白い衣裳を着て水辺にたたずむ貴族の娘。湖は澄み渡っていて、波一つない。山の森が湖面に鏡のように映っている。空も、湖の中にある。
娘は、泊めてあった小さな舟を湖に押し出し、それに乗った。櫨が一つついた小さな舟を、娘は器用に操って漕ぎ出していく。してみると、彼女は本当は貴族の娘ではないのかもしれない。櫨を操れる貴族の娘、そのようなものがこの世に存在するのだろうか。
娘は、さらに貴族らしくない振る舞いに及ぶ。十分に岸から離れた湖の中心へ来ると、そこはもう岸からは誰にも見えない。娘は着ていた衣裳を脱ぐと、白い衣裳よりもさらに白い肌を見せて、湖へと飛び込んだ。と、そこに白いイルカのような海獣が現れ、娘と戯れ始めた。娘とイルカはまるで旧知の仲のようにお互いを懐かしがり、愛撫しあい、戯れ、ともに泳いだ。
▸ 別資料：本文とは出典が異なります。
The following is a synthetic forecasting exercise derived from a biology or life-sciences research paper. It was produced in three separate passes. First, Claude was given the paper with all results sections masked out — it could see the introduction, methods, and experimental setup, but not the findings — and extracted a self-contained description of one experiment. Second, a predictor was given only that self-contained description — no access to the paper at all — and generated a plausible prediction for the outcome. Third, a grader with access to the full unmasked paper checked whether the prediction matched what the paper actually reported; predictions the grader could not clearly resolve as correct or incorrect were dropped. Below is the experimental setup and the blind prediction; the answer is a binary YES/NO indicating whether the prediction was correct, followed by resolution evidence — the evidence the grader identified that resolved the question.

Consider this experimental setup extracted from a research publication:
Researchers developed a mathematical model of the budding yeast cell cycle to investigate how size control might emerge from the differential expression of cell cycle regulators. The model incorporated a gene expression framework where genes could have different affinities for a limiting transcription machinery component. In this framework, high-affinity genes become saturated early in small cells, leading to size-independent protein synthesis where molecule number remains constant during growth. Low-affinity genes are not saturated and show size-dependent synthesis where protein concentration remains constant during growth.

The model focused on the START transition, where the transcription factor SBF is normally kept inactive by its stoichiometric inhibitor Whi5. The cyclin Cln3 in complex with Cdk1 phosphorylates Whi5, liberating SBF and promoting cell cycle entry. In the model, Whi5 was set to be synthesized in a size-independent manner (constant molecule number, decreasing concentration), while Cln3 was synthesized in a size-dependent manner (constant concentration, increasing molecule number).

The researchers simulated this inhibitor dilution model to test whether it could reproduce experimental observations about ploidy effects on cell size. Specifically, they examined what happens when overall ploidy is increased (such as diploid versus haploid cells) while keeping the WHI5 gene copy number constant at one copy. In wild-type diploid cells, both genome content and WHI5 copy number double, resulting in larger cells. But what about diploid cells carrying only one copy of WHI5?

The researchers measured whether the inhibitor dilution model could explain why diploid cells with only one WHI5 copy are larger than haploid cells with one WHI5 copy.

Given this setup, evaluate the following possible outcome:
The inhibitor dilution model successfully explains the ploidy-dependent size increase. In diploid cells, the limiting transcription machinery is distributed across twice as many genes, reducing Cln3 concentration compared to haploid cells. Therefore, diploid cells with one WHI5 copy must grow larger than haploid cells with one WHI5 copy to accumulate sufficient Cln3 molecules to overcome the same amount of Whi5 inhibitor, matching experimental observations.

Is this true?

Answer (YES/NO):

やがて急にイルカは水上に飛び跳ねたかと思うと湖の奥深くに潜り、それっきり浮上しなかった。娘は舟に上がり、その金色と黒の混じった髪を結わえ、しばらく風の中に身を任せた。やがて雲の隙間から太陽が顔をのぞかせると、娘はすっかり乾いた体に白いドレスをまとい、また器用に櫨を操って岸へと戻って行った。誰も彼女の行動を見たものはいなかった。